50 anni per il Consorzio del Rosso Piceno: la success story delle aziende familiari

Autoctoni e bio. È puntando su queste traiettorie di sviluppo che il Consorzio Vini Piceni festeggia quest'anno i 50 anni del Rosso Piceno, la denominazione più rappresentativa a livello di tradizione ed estensione territoriale dei vini rossi marchigiani.
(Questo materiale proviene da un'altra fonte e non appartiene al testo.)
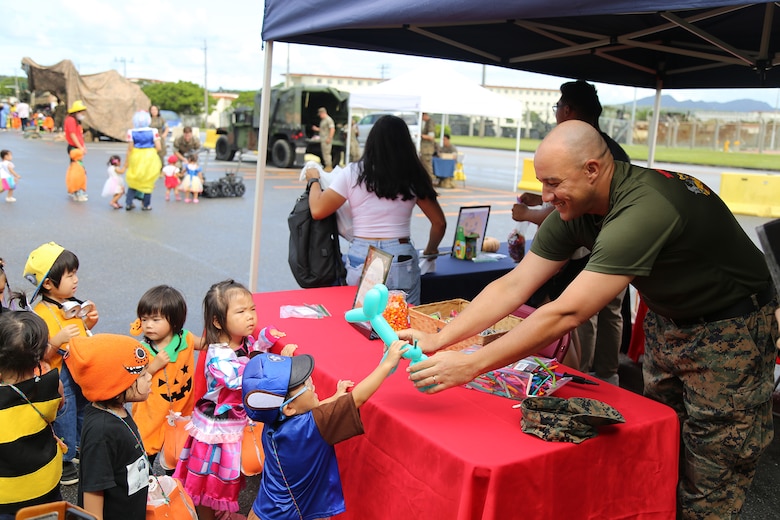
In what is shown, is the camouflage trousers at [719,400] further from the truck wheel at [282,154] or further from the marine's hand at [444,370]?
the truck wheel at [282,154]

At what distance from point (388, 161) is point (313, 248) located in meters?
0.76

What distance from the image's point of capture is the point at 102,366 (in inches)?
82.1

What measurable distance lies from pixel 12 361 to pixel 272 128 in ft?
60.5

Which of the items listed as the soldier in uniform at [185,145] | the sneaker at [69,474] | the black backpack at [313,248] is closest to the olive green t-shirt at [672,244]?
the black backpack at [313,248]

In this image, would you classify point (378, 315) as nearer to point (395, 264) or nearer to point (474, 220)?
point (395, 264)

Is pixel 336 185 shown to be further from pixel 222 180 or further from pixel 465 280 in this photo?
pixel 222 180

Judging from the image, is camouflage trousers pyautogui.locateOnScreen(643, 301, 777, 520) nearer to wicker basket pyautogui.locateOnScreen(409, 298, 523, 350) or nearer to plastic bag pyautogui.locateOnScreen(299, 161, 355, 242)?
wicker basket pyautogui.locateOnScreen(409, 298, 523, 350)

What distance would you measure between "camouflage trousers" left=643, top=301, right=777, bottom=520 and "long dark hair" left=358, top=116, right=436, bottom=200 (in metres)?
1.72

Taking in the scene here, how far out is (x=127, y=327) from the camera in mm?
5371

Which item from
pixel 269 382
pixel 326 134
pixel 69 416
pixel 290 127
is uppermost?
pixel 290 127

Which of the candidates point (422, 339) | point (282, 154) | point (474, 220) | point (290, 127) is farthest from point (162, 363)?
point (282, 154)

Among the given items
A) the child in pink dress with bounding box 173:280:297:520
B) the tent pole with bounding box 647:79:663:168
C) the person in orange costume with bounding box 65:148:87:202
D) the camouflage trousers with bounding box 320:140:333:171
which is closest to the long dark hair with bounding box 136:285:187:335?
the child in pink dress with bounding box 173:280:297:520

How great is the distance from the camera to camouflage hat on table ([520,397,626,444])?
1.94 m

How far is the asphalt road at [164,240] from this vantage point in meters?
5.77
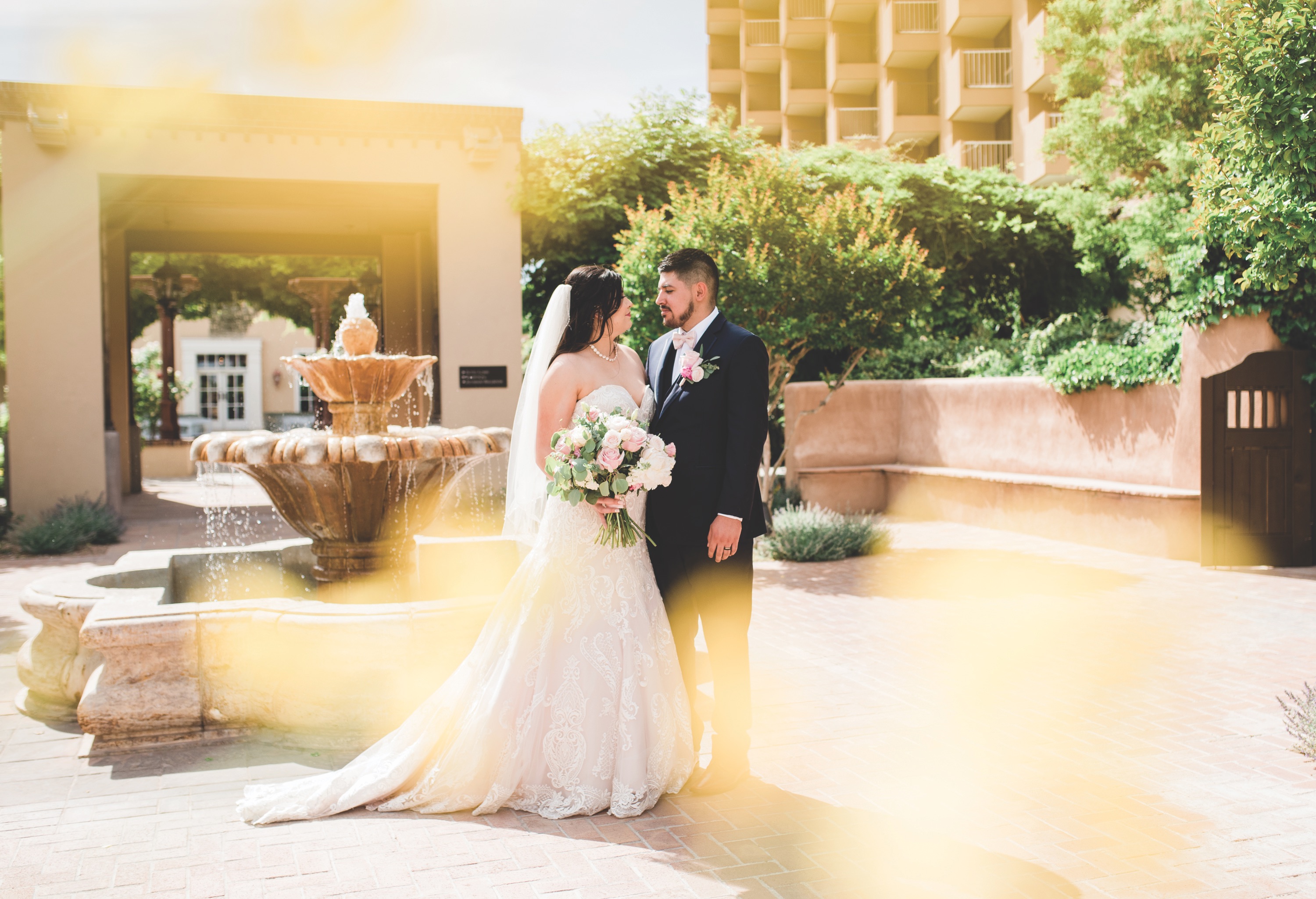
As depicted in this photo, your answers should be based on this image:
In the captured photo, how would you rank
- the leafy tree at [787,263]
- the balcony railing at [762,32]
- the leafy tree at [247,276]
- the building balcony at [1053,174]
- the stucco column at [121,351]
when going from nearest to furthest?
the leafy tree at [787,263], the stucco column at [121,351], the leafy tree at [247,276], the building balcony at [1053,174], the balcony railing at [762,32]

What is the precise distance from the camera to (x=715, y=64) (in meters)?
48.6

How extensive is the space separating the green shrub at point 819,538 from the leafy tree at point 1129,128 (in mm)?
7153

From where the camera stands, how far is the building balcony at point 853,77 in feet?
124

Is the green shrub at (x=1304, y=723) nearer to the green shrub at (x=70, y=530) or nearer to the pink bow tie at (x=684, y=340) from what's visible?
the pink bow tie at (x=684, y=340)

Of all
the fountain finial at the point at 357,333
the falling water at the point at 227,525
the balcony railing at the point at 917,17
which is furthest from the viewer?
the balcony railing at the point at 917,17

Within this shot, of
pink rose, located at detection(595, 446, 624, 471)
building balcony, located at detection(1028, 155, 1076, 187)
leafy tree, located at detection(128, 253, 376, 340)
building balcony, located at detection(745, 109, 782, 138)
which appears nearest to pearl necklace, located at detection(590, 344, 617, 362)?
pink rose, located at detection(595, 446, 624, 471)

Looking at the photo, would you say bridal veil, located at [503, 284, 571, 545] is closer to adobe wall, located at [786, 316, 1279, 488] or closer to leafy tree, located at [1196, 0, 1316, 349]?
leafy tree, located at [1196, 0, 1316, 349]

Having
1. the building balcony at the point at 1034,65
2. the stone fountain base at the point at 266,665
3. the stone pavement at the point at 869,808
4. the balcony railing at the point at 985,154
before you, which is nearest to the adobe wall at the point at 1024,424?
the stone pavement at the point at 869,808

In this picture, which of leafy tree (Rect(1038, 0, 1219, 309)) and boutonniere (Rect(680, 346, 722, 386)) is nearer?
boutonniere (Rect(680, 346, 722, 386))

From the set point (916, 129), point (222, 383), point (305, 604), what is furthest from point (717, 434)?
point (222, 383)

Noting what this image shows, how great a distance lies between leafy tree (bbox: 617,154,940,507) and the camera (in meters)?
10.2

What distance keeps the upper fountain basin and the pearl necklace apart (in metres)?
2.45

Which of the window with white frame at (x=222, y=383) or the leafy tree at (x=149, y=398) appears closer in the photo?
the leafy tree at (x=149, y=398)

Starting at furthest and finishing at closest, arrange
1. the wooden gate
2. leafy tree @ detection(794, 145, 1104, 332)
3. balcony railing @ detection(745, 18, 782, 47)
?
1. balcony railing @ detection(745, 18, 782, 47)
2. leafy tree @ detection(794, 145, 1104, 332)
3. the wooden gate
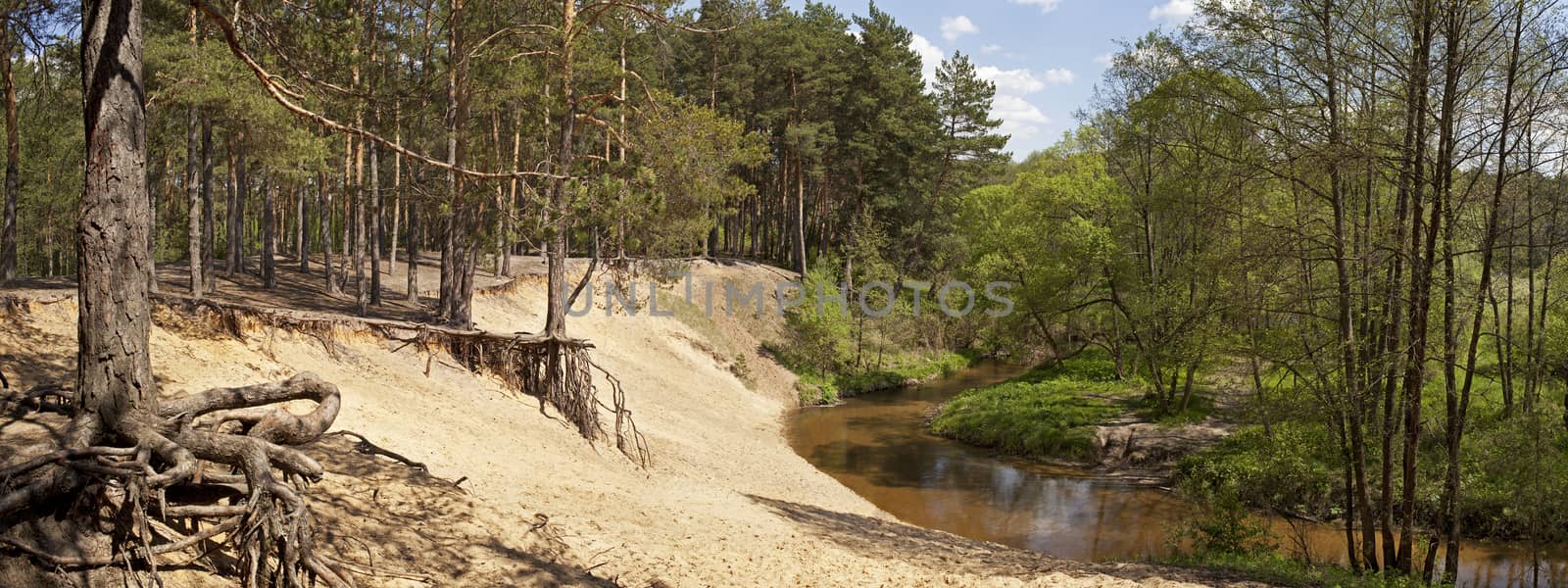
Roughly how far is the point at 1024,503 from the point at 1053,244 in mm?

“È stata la prima Doc del nostro territorio e oggi rappresenta la seconda per peso nel panorama marchigiano (dopo il Verdicchio) - evidenzia Giorgio Savini, presidente del Consorzio - Credo di poter dire che, con un gran lavoro di squadra, oggi siamo una realtà consolidata. Certo il Rosso Piceno è un tipico prodotto della cultura marchigiana, che lavora e non si vanta. Questo rosso classico della costa adriatica, dove il Montepulciano la fa da padrone, c'è da cinquant'anni, ma è poco conosciuto e molto consumato”.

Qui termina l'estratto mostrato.